## Exercise brief:
Print the range of lines that opens with the line containing "In this captured" and closes with the last line of the listing. Include both ends; print nothing more.

## Given data:
=-=-=

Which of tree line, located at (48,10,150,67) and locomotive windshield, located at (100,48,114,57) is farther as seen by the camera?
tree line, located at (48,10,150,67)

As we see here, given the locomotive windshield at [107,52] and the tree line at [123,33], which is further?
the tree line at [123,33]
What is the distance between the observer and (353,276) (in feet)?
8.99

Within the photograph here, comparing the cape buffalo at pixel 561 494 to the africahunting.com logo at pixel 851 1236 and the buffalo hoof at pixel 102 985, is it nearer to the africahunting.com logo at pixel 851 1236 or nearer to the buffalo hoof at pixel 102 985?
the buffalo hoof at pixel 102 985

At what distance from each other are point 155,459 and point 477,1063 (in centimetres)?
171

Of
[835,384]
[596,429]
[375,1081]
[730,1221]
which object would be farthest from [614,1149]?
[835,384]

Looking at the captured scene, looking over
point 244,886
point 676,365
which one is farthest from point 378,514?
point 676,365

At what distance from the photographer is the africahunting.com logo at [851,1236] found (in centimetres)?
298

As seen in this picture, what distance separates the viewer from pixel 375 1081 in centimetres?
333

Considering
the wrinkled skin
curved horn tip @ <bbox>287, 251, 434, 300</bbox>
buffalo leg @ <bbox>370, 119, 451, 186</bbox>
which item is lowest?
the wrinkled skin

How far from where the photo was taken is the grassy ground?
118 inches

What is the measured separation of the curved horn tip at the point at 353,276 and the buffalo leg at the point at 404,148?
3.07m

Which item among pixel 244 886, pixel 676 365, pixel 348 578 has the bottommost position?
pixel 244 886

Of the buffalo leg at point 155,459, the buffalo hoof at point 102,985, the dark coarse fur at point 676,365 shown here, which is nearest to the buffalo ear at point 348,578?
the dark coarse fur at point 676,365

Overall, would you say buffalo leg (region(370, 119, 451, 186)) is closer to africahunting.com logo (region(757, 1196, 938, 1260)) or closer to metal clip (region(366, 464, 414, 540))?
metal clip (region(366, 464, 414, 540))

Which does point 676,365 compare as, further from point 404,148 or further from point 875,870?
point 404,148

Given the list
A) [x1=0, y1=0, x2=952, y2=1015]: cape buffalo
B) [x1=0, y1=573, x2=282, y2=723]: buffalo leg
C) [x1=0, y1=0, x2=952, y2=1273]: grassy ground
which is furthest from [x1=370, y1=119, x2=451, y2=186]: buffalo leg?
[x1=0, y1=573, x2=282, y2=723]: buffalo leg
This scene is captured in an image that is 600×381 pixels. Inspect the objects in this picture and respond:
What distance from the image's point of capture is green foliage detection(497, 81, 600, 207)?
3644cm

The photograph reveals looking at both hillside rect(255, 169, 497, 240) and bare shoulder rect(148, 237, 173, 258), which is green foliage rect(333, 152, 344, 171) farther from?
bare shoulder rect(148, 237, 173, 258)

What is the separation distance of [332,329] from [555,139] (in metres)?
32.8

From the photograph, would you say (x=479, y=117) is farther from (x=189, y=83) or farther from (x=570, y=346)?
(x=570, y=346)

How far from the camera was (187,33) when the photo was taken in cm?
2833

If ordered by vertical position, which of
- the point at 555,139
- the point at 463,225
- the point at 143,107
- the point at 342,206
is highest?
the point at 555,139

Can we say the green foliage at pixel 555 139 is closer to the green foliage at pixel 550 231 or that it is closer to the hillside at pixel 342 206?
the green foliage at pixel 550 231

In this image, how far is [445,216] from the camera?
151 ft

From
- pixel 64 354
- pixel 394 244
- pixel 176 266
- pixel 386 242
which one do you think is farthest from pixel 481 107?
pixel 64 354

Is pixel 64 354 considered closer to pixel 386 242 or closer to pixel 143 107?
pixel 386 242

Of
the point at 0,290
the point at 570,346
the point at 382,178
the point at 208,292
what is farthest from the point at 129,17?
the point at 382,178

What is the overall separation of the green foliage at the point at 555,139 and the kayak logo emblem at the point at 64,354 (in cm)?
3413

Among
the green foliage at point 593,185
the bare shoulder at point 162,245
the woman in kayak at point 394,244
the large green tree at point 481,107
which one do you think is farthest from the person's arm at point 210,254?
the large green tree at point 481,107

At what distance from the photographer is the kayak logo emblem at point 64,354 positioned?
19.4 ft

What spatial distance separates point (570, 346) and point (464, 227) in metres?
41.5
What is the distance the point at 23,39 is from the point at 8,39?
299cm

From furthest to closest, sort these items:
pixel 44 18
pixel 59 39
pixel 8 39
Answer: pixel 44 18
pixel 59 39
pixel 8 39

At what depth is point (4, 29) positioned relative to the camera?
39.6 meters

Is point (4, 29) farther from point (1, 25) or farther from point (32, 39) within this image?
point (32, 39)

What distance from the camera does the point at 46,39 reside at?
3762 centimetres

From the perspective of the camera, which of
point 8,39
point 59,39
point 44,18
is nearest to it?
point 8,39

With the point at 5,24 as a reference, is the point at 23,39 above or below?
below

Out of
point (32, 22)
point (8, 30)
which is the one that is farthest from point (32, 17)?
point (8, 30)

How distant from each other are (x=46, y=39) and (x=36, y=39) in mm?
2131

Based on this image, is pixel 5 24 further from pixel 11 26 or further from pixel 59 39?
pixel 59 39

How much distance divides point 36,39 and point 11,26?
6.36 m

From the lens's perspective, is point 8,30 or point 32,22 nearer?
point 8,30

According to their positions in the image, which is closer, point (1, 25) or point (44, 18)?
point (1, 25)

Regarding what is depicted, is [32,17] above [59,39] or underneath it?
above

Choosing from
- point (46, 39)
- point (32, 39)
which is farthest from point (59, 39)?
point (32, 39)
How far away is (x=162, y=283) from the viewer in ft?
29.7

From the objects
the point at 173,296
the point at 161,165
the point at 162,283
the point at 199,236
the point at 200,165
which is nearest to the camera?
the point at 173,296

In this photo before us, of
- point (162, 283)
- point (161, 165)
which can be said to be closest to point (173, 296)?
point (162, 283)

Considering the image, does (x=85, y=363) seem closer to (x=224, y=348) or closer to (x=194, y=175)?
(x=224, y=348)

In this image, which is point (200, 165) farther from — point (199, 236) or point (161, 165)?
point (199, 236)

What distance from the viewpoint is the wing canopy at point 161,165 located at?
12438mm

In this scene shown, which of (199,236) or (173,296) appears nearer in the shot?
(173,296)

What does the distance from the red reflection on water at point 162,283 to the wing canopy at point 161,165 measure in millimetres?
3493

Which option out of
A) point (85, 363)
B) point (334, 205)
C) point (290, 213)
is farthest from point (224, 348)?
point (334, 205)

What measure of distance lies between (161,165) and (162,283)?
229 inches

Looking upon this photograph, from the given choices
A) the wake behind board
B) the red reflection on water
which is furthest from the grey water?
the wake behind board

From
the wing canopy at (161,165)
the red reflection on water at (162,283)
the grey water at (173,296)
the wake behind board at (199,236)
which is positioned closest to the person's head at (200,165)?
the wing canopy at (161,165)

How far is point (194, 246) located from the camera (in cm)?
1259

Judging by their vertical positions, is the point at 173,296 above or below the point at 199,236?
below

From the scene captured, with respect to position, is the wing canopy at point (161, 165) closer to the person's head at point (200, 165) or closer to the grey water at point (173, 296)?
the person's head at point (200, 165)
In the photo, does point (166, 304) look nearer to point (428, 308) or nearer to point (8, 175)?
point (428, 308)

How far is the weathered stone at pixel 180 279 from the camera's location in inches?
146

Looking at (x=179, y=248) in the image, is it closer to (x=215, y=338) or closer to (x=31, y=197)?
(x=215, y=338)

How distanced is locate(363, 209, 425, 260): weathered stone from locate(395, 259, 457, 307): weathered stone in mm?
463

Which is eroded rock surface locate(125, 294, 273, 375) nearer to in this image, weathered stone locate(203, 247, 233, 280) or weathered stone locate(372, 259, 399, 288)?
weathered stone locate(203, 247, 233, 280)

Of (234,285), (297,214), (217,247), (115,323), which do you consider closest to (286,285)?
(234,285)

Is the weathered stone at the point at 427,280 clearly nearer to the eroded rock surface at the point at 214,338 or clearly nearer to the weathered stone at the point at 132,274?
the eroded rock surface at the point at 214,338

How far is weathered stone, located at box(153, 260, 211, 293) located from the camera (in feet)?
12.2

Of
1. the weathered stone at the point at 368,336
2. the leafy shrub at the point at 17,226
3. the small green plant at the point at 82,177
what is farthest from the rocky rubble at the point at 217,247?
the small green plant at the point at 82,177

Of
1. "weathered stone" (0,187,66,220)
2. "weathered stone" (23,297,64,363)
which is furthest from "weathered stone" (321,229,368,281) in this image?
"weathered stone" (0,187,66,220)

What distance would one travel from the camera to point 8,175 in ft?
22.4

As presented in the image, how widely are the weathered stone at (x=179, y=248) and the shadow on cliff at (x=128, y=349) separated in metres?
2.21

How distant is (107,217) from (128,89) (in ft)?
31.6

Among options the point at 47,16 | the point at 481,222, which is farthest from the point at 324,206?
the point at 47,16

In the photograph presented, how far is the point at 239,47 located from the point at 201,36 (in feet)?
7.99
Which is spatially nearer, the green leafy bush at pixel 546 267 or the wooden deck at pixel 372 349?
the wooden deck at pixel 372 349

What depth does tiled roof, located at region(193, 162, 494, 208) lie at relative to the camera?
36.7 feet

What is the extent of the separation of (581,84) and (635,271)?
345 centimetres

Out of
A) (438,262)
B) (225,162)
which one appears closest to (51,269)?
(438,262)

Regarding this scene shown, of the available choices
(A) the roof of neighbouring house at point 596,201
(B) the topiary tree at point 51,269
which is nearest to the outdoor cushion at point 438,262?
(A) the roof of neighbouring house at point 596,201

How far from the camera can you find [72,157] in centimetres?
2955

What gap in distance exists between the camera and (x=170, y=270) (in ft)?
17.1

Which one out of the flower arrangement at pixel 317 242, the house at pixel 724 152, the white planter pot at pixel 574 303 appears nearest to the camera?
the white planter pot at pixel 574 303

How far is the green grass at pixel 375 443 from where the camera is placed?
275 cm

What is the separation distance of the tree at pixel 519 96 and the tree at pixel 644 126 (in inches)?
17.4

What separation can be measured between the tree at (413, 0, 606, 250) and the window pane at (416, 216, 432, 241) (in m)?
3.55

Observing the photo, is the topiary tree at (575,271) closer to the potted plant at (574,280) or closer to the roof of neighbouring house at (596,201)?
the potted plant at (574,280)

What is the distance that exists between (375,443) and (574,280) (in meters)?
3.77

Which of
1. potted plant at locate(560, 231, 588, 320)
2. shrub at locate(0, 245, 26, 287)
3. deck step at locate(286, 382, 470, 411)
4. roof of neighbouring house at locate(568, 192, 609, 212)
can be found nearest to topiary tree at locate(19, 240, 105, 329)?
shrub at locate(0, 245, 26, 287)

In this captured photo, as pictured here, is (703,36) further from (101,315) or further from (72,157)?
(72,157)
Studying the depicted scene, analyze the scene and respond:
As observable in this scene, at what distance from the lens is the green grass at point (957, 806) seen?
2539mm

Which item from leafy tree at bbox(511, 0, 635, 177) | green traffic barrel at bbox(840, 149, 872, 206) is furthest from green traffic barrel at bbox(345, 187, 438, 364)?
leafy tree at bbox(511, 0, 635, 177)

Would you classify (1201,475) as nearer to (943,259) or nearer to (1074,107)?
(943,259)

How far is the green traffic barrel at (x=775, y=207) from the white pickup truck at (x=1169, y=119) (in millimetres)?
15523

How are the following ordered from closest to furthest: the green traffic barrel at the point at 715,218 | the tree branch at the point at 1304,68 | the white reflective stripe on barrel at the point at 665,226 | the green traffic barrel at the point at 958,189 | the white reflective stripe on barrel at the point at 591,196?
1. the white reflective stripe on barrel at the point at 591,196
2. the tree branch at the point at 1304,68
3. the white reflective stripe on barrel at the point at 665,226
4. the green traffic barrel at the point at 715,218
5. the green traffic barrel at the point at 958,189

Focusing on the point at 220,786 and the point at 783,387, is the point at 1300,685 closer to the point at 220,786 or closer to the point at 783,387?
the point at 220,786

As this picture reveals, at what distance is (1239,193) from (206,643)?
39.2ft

=-=-=

## Task result:
In this captured photo, as pictured here, is (703,36) further from (101,315) or further from (72,157)?
(72,157)
Studying the depicted scene, analyze the scene and respond:
As observable in this scene, at what distance from the lens is the green grass at point (957, 806) seen?
2539mm

Which item from leafy tree at bbox(511, 0, 635, 177) | green traffic barrel at bbox(840, 149, 872, 206) is furthest from green traffic barrel at bbox(345, 187, 438, 364)?
leafy tree at bbox(511, 0, 635, 177)

Would you classify (1201,475) as nearer to (943,259) or nearer to (1074,107)?
(943,259)

How far is the green traffic barrel at (x=775, y=207) from the white pickup truck at (x=1169, y=119) (in millimetres)?
15523

How are the following ordered from closest to furthest: the green traffic barrel at the point at 715,218 | the tree branch at the point at 1304,68 | the white reflective stripe on barrel at the point at 665,226 | the green traffic barrel at the point at 958,189 | the white reflective stripe on barrel at the point at 591,196?
1. the white reflective stripe on barrel at the point at 591,196
2. the tree branch at the point at 1304,68
3. the white reflective stripe on barrel at the point at 665,226
4. the green traffic barrel at the point at 715,218
5. the green traffic barrel at the point at 958,189

Focusing on the point at 220,786 and the point at 783,387, is the point at 1300,685 closer to the point at 220,786 or closer to the point at 783,387?
the point at 220,786

As this picture reveals, at what distance is (1239,193) from (206,643)?
39.2ft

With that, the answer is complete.